**Source:**

Among the dignitaries close to the throne, the bets were already open. Who would win the crown of Monomakh?1 Within a few feet of the corpse laid out on the ceremonial bier, they were whispering, plotting, and proffering one name or another - without daring to declare out loud their own preferences. Some were partisans of young Peter, ten years old, the son of the poor tsarevich Alexis. (Peter the Great had had Alexis tortured to death to punish him for allegedly having plotted against him.) The memory of this legal assassination still hovered like smoke over the Russian court. The coterie loyal to young Peter included the princes Dmitri Golitsyn, Ivan Dolgoruky, Nikita Repnin, and Boris Sheremetiev, all displeased with having been persecuted by the tsar and avid to take their revenge under the new reign. In the other corner were those known as “Peter the Great’s Fledglings.”

**Work to do:**
(a) In the passage on the Russian succession, how old was young Peter?
(b) Translate into French this sentence from the passage on the Russian succession: "The memory of this legal assassination still hovered like smoke over the Russian court."

**Given data:**

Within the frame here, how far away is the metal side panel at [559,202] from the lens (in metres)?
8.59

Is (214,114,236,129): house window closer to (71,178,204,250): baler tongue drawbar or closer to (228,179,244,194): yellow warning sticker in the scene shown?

**Solved problems:**
(a) Ten years old.

(b) Le souvenir de cet assassinat légal planait encore comme une fumée sur la cour de Russie.